### TASK STATEMENT
Every entry must be echoed exactly.

___

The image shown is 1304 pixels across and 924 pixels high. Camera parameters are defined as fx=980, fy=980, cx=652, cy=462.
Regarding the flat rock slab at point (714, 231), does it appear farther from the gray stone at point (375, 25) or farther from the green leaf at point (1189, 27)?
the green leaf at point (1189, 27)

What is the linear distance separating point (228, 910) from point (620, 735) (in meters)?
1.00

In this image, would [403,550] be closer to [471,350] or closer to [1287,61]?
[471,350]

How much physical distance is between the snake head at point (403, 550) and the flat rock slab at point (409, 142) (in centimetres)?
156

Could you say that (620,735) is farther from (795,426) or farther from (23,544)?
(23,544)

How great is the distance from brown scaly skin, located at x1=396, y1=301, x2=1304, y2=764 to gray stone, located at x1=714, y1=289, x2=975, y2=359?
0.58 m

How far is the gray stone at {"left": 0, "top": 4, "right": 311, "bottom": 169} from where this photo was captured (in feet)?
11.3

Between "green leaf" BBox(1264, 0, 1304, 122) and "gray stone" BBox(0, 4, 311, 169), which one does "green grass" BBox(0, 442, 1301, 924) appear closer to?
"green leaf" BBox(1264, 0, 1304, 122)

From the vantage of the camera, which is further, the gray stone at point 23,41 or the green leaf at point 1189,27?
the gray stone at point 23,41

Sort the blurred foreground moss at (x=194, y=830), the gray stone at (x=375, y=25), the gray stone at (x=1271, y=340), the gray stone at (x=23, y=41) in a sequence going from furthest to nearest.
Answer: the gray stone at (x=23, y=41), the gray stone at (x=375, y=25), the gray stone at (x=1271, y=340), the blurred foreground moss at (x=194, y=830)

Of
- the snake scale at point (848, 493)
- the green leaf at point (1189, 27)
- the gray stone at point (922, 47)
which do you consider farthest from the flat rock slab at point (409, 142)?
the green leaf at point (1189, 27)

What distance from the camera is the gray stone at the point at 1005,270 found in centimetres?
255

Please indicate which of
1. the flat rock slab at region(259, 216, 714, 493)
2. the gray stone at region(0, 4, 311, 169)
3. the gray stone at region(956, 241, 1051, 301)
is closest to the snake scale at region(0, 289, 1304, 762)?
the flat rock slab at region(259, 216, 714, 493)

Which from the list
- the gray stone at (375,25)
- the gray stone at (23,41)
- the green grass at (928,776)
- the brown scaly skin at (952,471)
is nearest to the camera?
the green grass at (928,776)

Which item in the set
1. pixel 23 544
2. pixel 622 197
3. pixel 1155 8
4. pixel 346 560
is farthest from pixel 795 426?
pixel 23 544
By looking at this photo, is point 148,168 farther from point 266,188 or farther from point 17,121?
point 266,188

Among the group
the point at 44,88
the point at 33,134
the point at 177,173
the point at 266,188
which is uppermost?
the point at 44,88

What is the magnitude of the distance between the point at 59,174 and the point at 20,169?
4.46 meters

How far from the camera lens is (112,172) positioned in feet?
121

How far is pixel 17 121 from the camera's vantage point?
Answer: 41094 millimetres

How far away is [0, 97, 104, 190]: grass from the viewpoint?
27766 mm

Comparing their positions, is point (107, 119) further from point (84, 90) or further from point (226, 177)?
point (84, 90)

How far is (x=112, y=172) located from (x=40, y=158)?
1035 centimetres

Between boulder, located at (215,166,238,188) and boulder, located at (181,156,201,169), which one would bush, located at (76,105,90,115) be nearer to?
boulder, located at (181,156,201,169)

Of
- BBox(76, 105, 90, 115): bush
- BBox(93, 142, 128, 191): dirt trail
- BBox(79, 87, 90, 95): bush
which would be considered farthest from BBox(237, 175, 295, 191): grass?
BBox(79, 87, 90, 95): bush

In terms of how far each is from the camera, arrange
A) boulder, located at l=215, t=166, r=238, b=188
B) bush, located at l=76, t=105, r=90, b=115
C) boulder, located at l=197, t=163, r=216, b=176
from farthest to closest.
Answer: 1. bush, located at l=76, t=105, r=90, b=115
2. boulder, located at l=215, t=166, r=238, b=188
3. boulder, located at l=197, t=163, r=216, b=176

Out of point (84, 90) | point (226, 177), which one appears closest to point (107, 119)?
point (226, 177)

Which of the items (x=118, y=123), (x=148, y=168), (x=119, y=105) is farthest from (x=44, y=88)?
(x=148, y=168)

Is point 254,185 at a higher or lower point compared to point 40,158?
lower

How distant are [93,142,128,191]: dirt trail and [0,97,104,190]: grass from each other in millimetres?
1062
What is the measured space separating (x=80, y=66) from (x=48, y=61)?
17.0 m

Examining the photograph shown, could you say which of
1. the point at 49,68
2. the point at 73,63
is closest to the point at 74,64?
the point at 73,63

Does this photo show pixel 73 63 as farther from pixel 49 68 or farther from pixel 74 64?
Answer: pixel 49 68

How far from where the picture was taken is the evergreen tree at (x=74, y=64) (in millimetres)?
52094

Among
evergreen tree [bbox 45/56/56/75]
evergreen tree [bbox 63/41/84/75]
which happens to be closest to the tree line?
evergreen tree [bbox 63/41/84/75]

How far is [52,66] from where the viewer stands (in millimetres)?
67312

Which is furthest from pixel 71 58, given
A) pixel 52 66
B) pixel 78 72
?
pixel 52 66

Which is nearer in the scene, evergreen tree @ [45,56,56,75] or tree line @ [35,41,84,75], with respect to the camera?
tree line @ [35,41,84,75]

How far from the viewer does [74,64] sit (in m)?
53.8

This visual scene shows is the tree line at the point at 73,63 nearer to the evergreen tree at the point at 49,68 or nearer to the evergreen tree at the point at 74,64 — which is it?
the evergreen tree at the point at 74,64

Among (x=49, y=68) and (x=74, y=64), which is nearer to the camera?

___

### ANSWER BELOW
The image shown is 1304 pixels across and 924 pixels high. Camera parameters are defined as fx=980, fy=980, cx=652, cy=462.
Regarding the flat rock slab at point (714, 231), does it appear farther from the gray stone at point (375, 25) or farther from the green leaf at point (1189, 27)?
the green leaf at point (1189, 27)

What is the linear distance separating point (228, 910) from point (620, 735) (in meters)?
1.00

In this image, would [403,550] be closer to [471,350] or closer to [1287,61]?
[471,350]

How much physical distance is between the snake head at point (403, 550) and the flat rock slab at point (409, 142) (in centimetres)?
156

Could you say that (620,735) is farther from (795,426) or farther from (23,544)?
(23,544)

How great is the distance from brown scaly skin, located at x1=396, y1=301, x2=1304, y2=764 to gray stone, located at x1=714, y1=289, x2=975, y2=359?
0.58 m

How far is the gray stone at {"left": 0, "top": 4, "right": 311, "bottom": 169} from where this photo was captured (in feet)?
11.3

Between "green leaf" BBox(1264, 0, 1304, 122) and "gray stone" BBox(0, 4, 311, 169), which one does "green grass" BBox(0, 442, 1301, 924) appear closer to?
"green leaf" BBox(1264, 0, 1304, 122)

From the vantage of the camera, which is further, the gray stone at point 23,41 or the green leaf at point 1189,27?
the gray stone at point 23,41

Sort the blurred foreground moss at (x=194, y=830), the gray stone at (x=375, y=25), the gray stone at (x=1271, y=340), the gray stone at (x=23, y=41) in a sequence going from furthest to nearest.
Answer: the gray stone at (x=23, y=41), the gray stone at (x=375, y=25), the gray stone at (x=1271, y=340), the blurred foreground moss at (x=194, y=830)

Of
- the snake scale at point (848, 493)
- the green leaf at point (1189, 27)
- the gray stone at point (922, 47)
which do you consider farthest from the flat rock slab at point (409, 142)?
the green leaf at point (1189, 27)

What distance from the camera is the gray stone at the point at 1005,270 found in centimetres?
255

Please indicate which of
1. the flat rock slab at region(259, 216, 714, 493)
2. the gray stone at region(0, 4, 311, 169)
3. the gray stone at region(956, 241, 1051, 301)
is closest to the snake scale at region(0, 289, 1304, 762)?
the flat rock slab at region(259, 216, 714, 493)

Which from the list
- the gray stone at (375,25)
- the gray stone at (23,41)
- the green grass at (928,776)
- the brown scaly skin at (952,471)
is nearest to the camera?
the green grass at (928,776)

Which item in the set
1. pixel 23 544
2. pixel 622 197
3. pixel 1155 8
4. pixel 346 560
is farthest from pixel 795 426?
pixel 23 544
By looking at this photo, is point 148,168 farther from point 266,188 or farther from point 17,121?
point 266,188

Among the group
the point at 44,88
the point at 33,134
the point at 177,173
the point at 266,188
which is uppermost?
the point at 44,88

What is the magnitude of the distance between the point at 59,174 and the point at 20,169?
4.46 meters

How far from the camera lens is (112,172) positioned in feet?
121

How far is pixel 17 121 from the camera's vantage point?
Answer: 41094 millimetres

How far away is [0, 97, 104, 190]: grass from the viewpoint?
27766 mm

Comparing their positions, is point (107, 119) further from point (84, 90) or further from point (226, 177)?
point (84, 90)

How far is (x=112, y=172) located from (x=40, y=158)?
1035 centimetres

Between boulder, located at (215,166,238,188) and boulder, located at (181,156,201,169), which one would bush, located at (76,105,90,115) be nearer to?
boulder, located at (181,156,201,169)

Of
- BBox(76, 105, 90, 115): bush
- BBox(93, 142, 128, 191): dirt trail
- BBox(79, 87, 90, 95): bush
which would be considered farthest from BBox(237, 175, 295, 191): grass?
BBox(79, 87, 90, 95): bush

In terms of how far each is from the camera, arrange
A) boulder, located at l=215, t=166, r=238, b=188
B) bush, located at l=76, t=105, r=90, b=115
C) boulder, located at l=197, t=163, r=216, b=176
from farthest to closest.
Answer: 1. bush, located at l=76, t=105, r=90, b=115
2. boulder, located at l=215, t=166, r=238, b=188
3. boulder, located at l=197, t=163, r=216, b=176

Out of point (84, 90) | point (226, 177), which one appears closest to point (107, 119)?
point (226, 177)

Which of the items (x=118, y=123), (x=148, y=168), (x=119, y=105) is farthest from (x=44, y=88)?
(x=148, y=168)

Is point 254,185 at a higher or lower point compared to point 40,158?
lower

How distant are [93,142,128,191]: dirt trail and [0,97,104,190]: grass from each other in millimetres?
1062
What is the measured space separating (x=80, y=66) from (x=48, y=61)?
17.0 m

Examining the photograph shown, could you say which of
1. the point at 49,68
2. the point at 73,63
is closest to the point at 74,64?
the point at 73,63

Does this photo show pixel 73 63 as farther from pixel 49 68 or farther from pixel 74 64?
Answer: pixel 49 68

How far from where the picture was taken is the evergreen tree at (x=74, y=64) (in millimetres)?
52094

Among
evergreen tree [bbox 45/56/56/75]
evergreen tree [bbox 63/41/84/75]
which happens to be closest to the tree line?
evergreen tree [bbox 63/41/84/75]

How far is [52,66] from where the viewer stands (in millimetres)?
67312

Which is furthest from pixel 71 58, given
A) pixel 52 66
B) pixel 78 72
?
pixel 52 66

Which is nearer in the scene, evergreen tree @ [45,56,56,75] or tree line @ [35,41,84,75], with respect to the camera?
tree line @ [35,41,84,75]

How far from the viewer does [74,64] sit (in m)?
53.8

This visual scene shows is the tree line at the point at 73,63 nearer to the evergreen tree at the point at 49,68 or nearer to the evergreen tree at the point at 74,64 — which is it?
the evergreen tree at the point at 74,64

Among (x=49, y=68) and (x=74, y=64), which is nearer to the camera?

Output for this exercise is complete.